Once deployed you can test the functionality by sending a message to the source SQS queue in below expected format.
{
"metadata": {},
"data": {
"foo": "bar"
}
}
And you can see the message ends up in the DLQ and the "metadata" object now includes the "attempt_number" as well.
As an alternative for using the metadata section of the message to set the attempt number, you may use SQS message attribute as well.
Please note: In this approach, the DLQ is not a "real" DLQ and is not configured with the source SQS queue. However, it will help to capture any messages that failed to process by the Step Function execution.
Solution 02
In this method, we will use a real DLQ that is configured with the source queue.
The state machine will look like this:
How it works
There is a source SQS queue and a DLQ configured to it.
In the DLQ settings, the max receive count is set as > 1 so the message will be available in the DLQ immediately after the first failure.
There is a Lambda function which has the trigger set up to process messages from the source queue and initialize SF execution.
In the Event Source mapping setting of this lambda function, it is required to set the report_batch_item_failures to True.
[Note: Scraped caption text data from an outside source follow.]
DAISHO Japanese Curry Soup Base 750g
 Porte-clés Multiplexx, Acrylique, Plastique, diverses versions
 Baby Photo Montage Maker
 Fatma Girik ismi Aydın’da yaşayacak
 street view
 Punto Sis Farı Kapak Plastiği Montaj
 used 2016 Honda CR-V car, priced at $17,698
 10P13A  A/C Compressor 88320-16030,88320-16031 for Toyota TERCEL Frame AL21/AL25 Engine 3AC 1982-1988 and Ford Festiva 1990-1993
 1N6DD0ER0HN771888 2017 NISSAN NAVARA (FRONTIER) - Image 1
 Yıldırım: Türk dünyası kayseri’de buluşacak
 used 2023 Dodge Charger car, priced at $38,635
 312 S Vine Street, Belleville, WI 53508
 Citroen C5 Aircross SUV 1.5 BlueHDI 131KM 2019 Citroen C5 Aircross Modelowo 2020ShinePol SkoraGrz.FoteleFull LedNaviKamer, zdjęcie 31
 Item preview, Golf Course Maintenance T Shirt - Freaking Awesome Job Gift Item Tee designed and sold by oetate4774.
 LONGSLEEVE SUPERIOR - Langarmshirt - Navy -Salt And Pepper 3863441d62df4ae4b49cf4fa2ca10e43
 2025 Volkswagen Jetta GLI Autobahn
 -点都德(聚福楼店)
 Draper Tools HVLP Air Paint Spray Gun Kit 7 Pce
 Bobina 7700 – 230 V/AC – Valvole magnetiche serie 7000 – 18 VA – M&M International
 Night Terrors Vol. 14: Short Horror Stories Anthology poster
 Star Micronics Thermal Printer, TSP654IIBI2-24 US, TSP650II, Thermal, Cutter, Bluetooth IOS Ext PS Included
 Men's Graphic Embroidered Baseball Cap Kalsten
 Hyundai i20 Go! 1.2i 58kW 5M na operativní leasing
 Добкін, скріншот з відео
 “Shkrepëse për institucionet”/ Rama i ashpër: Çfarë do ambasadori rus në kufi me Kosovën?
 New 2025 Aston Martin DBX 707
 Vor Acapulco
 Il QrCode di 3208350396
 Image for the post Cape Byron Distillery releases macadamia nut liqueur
First, when the message is processed by the lambda function, we set the visibility timeout of the message to a larger value. This must be larger than the time it takes to complete the Step Function execution.
Then, the step function execution will be started. Here, we pass the SQS queue url and the message receipt handler values along with the original values from the message from SQS.
In the example above, in order to determine if we need to simulate the failure, we use a simple choice state.
If it is a successful execution, we will call the step - Delete SQS Message. Here we use the SQS SDK integration to delete the message using the SQS queue url and the receipt handle values received in the input payload.
If it is a failure, we will call a step named - “Set message visibility timeout 5s”. Here we will use SQS SDK integration for the action: “changeMessageVisibility” to set the SQS message’s visibility to 5 seconds. For this SDK integration, we use the SQS queue url and the SQS receipt handle values passed in the execution input.
Once the message visibility is set to 5 seconds, it will again appear on the source queue after 5 seconds. However, since we have the rule ‘max receive count’ set to more than 1, the message will be immediately put into the DLQ of the source queue.
Try this yourself
I have another Github repository for you to try this in your own AWS environment. You can set it up using CDK/Python.
https://github.com/pubudusj/dlq-for-stepfunctions-2
To simulate a failure scenario, send a message into the source queue with a "failed" value as True.
{
"foo":"bar",
"failed": true
}
This will make the step function execution fail and the message will be immediately available in the DLQ of the source queue.
With this approach, you can use the native DLQ functionality when we cannot process messages in the Step Function execution.
Summary
Step Functions is one of the widely used AWS Serverless services. However it doesn’t support dead letter queues (DLQs) natively yet. Still there are workarounds to achieve this with few simple steps. This blog post explained two of such workarounds which help to build a better resilient system.